"Ó mar, o teu rugido é um eco incerto
Da criadora voz de que surgiste"
(Gonçalves Dias)
"Para ti criarei um dia puro
Livre como o vento e repetido
Como o florir das ondas ordenadas"
(Sophia de Mello Breyner Andressen)
Os bancos que ficavam na orla da praia eram pintados de branco e azul. Alguém havia dito que eram assim para que lembrassem o mar. O azul seria a água e o branco, a espuma. E, de fato, os bancos haviam sido feitos num formato que imitasse as ondas, acomodando três assentos em cada sinuosidade. Achei grosseiro que pintassem de azul e branco, como se não fosse o bastante que o mar surgisse cercando e difundindo suas cores por toda a ilha, e fosse necessário recordá-lo a um observador desatento. Mas talvez representassem apenas as cores da bandeira da cidade e não as do mar, o que só torna a coisa ainda pior: não por devoção àquele que tudo cinge, mas por um patriotismo néscio e desnecessário pintaram os bancos de branco e azul.
De qualquer modo, o mar não precisa que o lembrem quando é ele mesmo evidente, seja em suas cores, seja na sinuosidade de sua superfície. Defrontá-lo com algo que se o assemelhe é apenas um intento patético e humilhante, já que é difícil imaginar que espécie de artífice poderia competir com uma presença tão atroz e onipotente. Melhor seria que fizessem como as calçadas da praia de Copacabana, imitando as ondas quando inundam ininterruptas a areia. Ao invés de erguer-lhe um obstáculo, feito uma saudação insolente e obtusa, estenderam-lhe reverentes as calçadas como a continuação de suas ondas. Forjaram submissos as pegadas do mar, temendo e amando aquele que um dia - inevitável - viria para tomar seu trono sobre o Corcovado.
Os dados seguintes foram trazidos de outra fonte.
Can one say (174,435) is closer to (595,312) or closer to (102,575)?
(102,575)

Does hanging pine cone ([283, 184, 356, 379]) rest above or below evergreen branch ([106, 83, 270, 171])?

Mas não falarei do futuro, eu que babo chá e não vejo na borra de minha xícara mais do que um motivo para lavá-la. Que sigam as ondas incessantes e ruidosas sobre a areia, como mil lábios espumosos alisando a superfície granulosa; como miríades de demoninhos que cavalgassem selvagens e ululantes contra a praia, rosnando dentígeros sobre as cristas e alçando suas espadas frágeis e fugazes, mas que, obstinadas, devoram toda a orla. O mar não precisa que nós o lembremos. Deixemos que espraie seu alarido, que avance em turbilhões e não aticemos ainda mais seu rancor com monumentos estúpidos. Quando enfim vier, que não demonstremos pavor nem falso destemor, apenas façamos a reverência devida.